◆ **TASK TO COMPLETE**:
Can you rewrite the lines below as a JSON list of strings, one string per line, with the blank lines left out?

◆ **PROVIDED RECORDS**:
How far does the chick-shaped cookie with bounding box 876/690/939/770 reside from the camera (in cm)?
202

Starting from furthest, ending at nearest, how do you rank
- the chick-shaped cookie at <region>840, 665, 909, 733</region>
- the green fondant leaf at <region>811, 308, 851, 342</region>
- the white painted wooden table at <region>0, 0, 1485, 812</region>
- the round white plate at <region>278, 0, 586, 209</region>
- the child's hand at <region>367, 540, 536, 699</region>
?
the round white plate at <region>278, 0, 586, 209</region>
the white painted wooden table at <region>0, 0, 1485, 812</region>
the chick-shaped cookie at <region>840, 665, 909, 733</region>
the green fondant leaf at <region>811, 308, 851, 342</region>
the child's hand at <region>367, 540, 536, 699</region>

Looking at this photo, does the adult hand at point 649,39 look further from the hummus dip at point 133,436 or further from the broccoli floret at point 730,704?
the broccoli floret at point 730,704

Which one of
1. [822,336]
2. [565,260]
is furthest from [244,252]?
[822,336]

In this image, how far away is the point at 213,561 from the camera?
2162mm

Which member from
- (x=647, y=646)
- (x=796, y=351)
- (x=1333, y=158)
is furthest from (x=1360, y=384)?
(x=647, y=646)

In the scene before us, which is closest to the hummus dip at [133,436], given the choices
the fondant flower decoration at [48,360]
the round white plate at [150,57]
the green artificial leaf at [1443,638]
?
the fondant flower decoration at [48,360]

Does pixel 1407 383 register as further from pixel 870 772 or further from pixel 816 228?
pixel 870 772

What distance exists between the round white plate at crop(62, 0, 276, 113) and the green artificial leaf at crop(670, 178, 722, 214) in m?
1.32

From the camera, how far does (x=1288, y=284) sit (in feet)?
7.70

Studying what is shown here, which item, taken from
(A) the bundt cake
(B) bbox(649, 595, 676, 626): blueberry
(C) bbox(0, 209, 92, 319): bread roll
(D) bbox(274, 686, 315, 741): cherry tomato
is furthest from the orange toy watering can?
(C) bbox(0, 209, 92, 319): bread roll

◆ **SOLVED PROBLEM**:
[
  "How far does the chick-shaped cookie with bounding box 876/690/939/770 reside from the camera (in cm)?",
  "202",
  "Starting from furthest, ending at nearest, how do you rank",
  "- the chick-shaped cookie at <region>840, 665, 909, 733</region>",
  "- the green fondant leaf at <region>811, 308, 851, 342</region>",
  "- the white painted wooden table at <region>0, 0, 1485, 812</region>",
  "- the round white plate at <region>278, 0, 586, 209</region>",
  "- the child's hand at <region>367, 540, 536, 699</region>",
  "?",
  "the round white plate at <region>278, 0, 586, 209</region>",
  "the white painted wooden table at <region>0, 0, 1485, 812</region>",
  "the chick-shaped cookie at <region>840, 665, 909, 733</region>",
  "the green fondant leaf at <region>811, 308, 851, 342</region>",
  "the child's hand at <region>367, 540, 536, 699</region>",
  "Looking at this photo, does the adult hand at point 649,39 look further from the hummus dip at point 133,436 or further from the broccoli floret at point 730,704?",
  "the broccoli floret at point 730,704",
  "Which one of",
  "1. [822,336]",
  "2. [565,260]",
  "is furthest from [244,252]?",
  "[822,336]",
  "In this image, how far away is the point at 213,561 from the camera?",
  "2162mm",
  "Which member from",
  "- (x=647, y=646)",
  "- (x=796, y=351)",
  "- (x=1333, y=158)",
  "is furthest from (x=1360, y=384)?",
  "(x=647, y=646)",
  "In the scene before us, which is closest to the hummus dip at [133,436], given the choices",
  "the fondant flower decoration at [48,360]",
  "the round white plate at [150,57]",
  "the green artificial leaf at [1443,638]",
  "?",
  "the fondant flower decoration at [48,360]",
  "Does pixel 1407 383 register as further from pixel 870 772 or further from pixel 816 228?",
  "pixel 870 772",
  "What distance exists between the round white plate at crop(62, 0, 276, 113) and the green artificial leaf at crop(670, 178, 722, 214) in m?",
  "1.32",
  "From the camera, how far does (x=1288, y=284) sit (in feet)?",
  "7.70",
  "Studying what is shown here, which item, taken from",
  "(A) the bundt cake",
  "(B) bbox(649, 595, 676, 626): blueberry",
  "(C) bbox(0, 209, 92, 319): bread roll",
  "(D) bbox(274, 686, 315, 741): cherry tomato",
  "is furthest from the orange toy watering can?",
  "(C) bbox(0, 209, 92, 319): bread roll"
]